• _ASSIGNED TASK_:
Transcribe only part of the material below: the lines from the one containing "class: Mammalia" through the one containing "label granularity: sequence-level", inclusive, exactly as written.

************

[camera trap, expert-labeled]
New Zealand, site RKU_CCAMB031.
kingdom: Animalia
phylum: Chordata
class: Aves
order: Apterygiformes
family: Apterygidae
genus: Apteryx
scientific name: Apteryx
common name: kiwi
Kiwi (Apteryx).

************

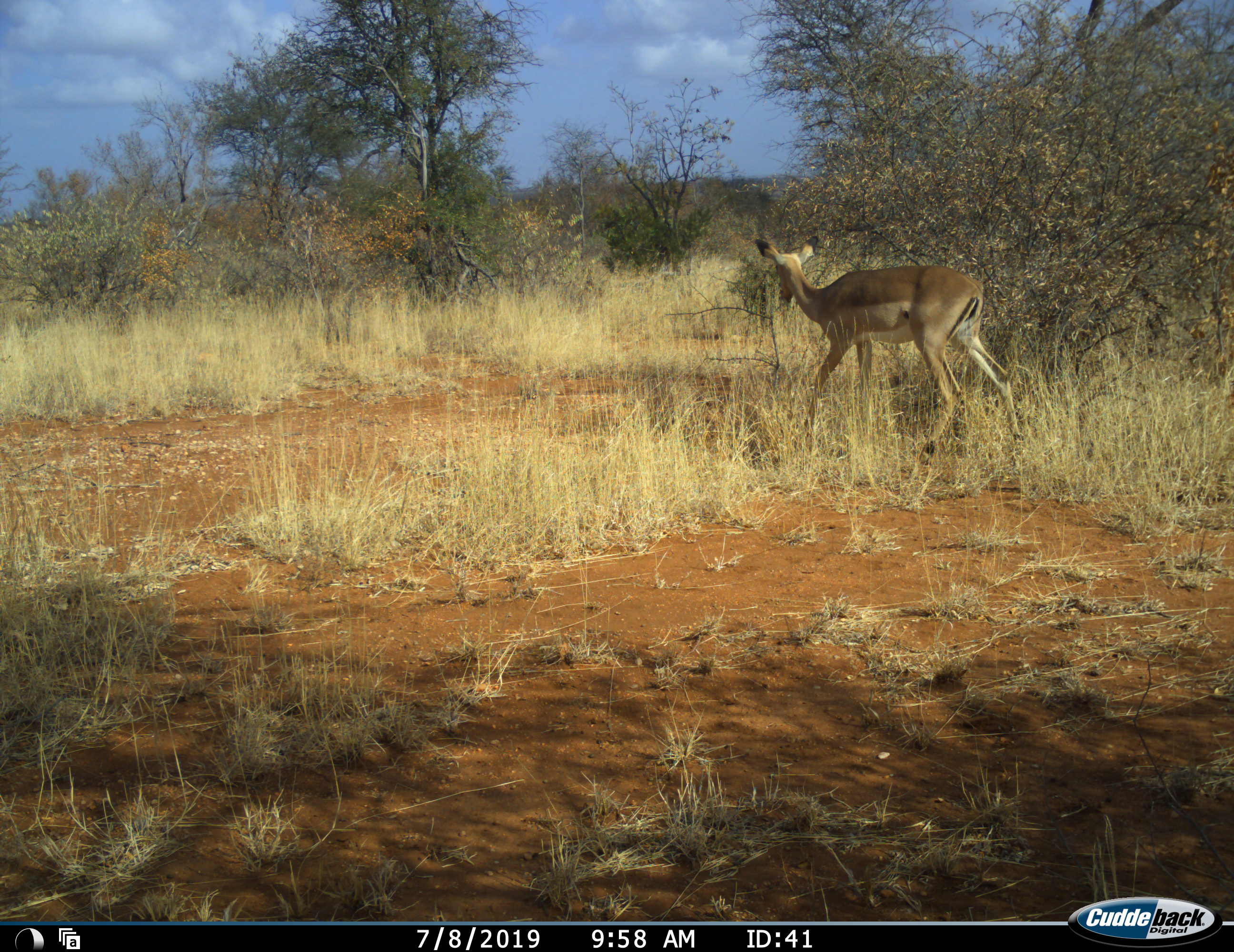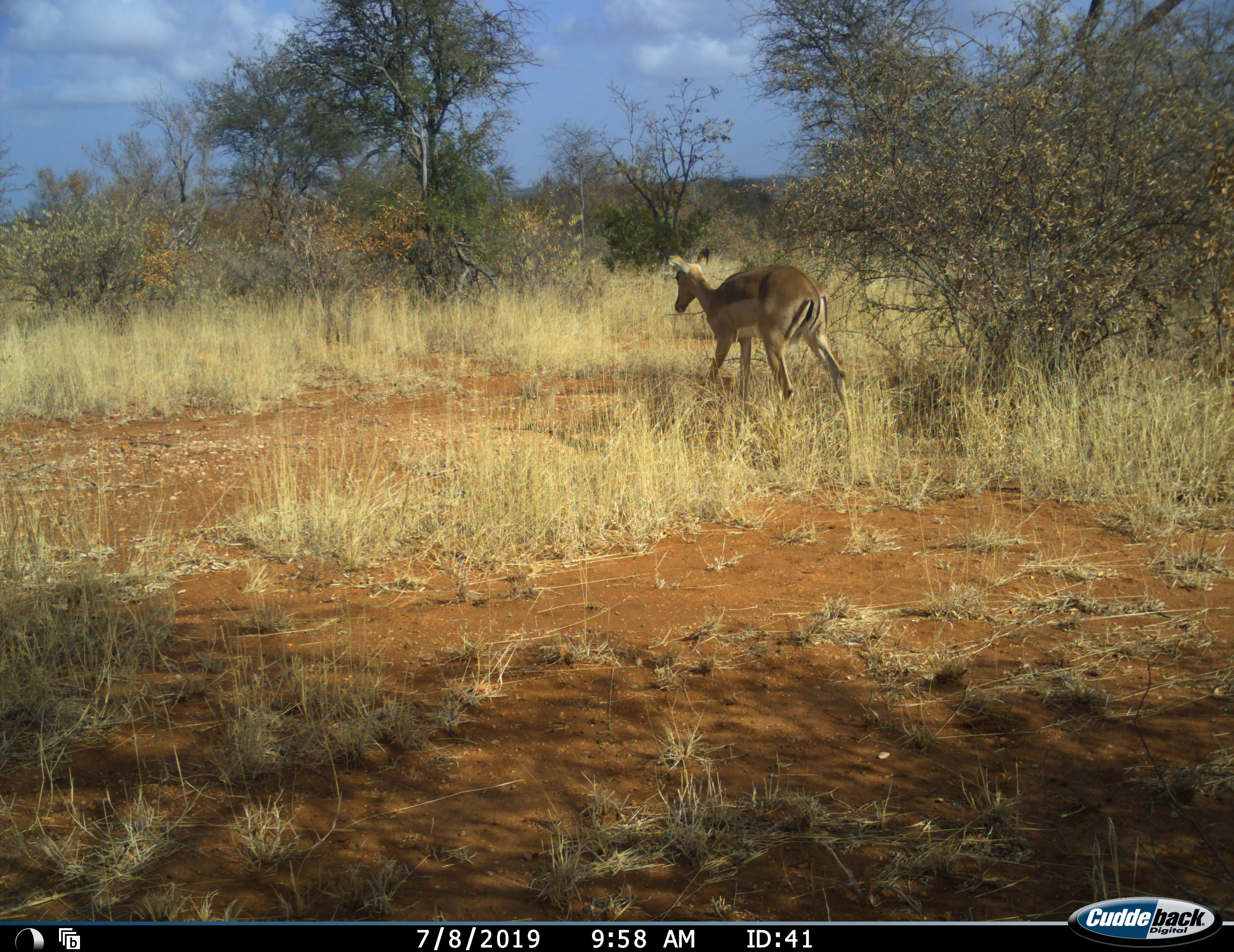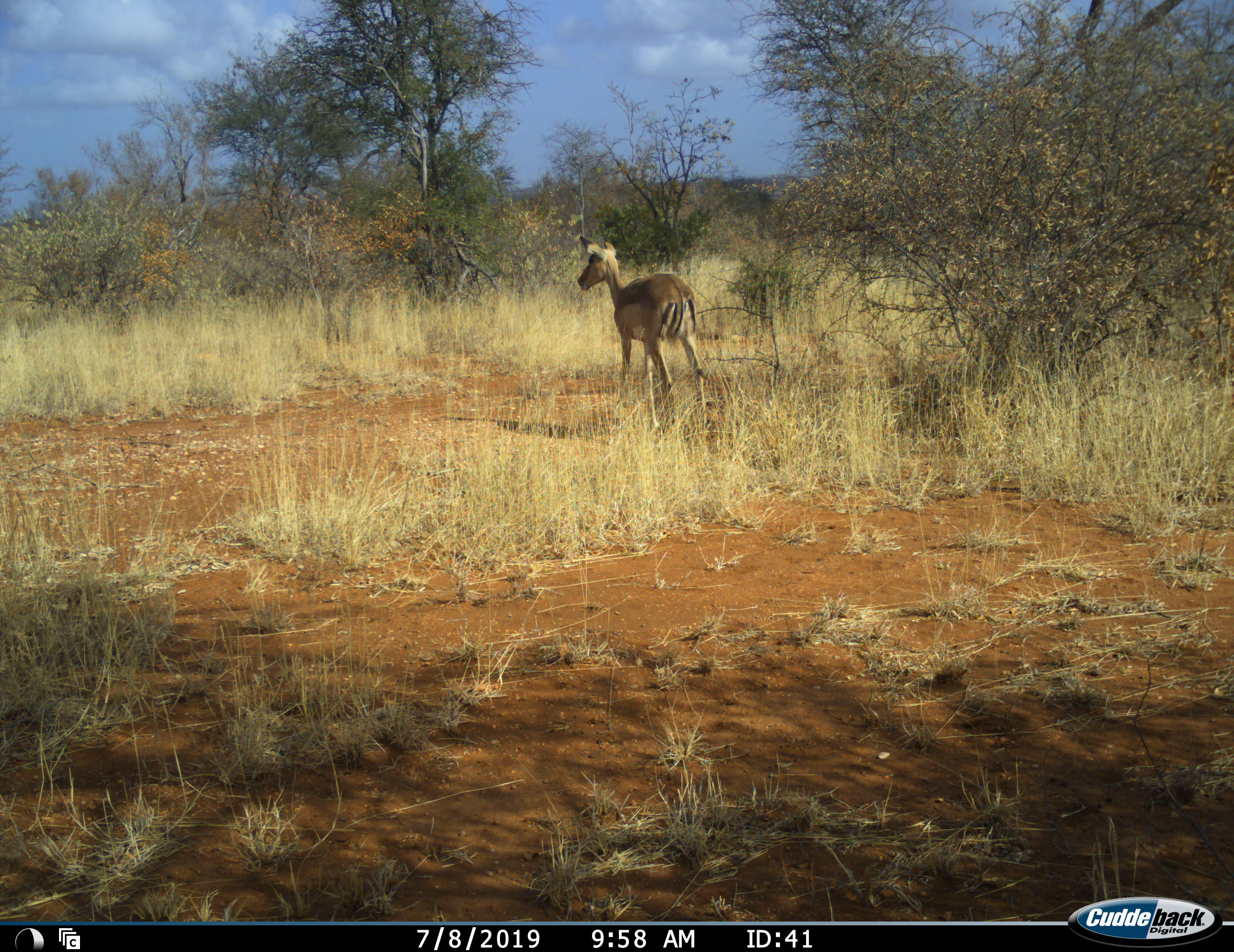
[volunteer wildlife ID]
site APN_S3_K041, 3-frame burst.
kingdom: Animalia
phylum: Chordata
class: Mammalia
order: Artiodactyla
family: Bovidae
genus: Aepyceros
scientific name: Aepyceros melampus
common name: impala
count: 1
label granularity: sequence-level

************

• _SOLUTION FOR THIS PROBLEM_:
class: Mammalia
order: Artiodactyla
family: Bovidae
genus: Aepyceros
scientific name: Aepyceros melampus
common name: impala
count: 1
label granularity: sequence-level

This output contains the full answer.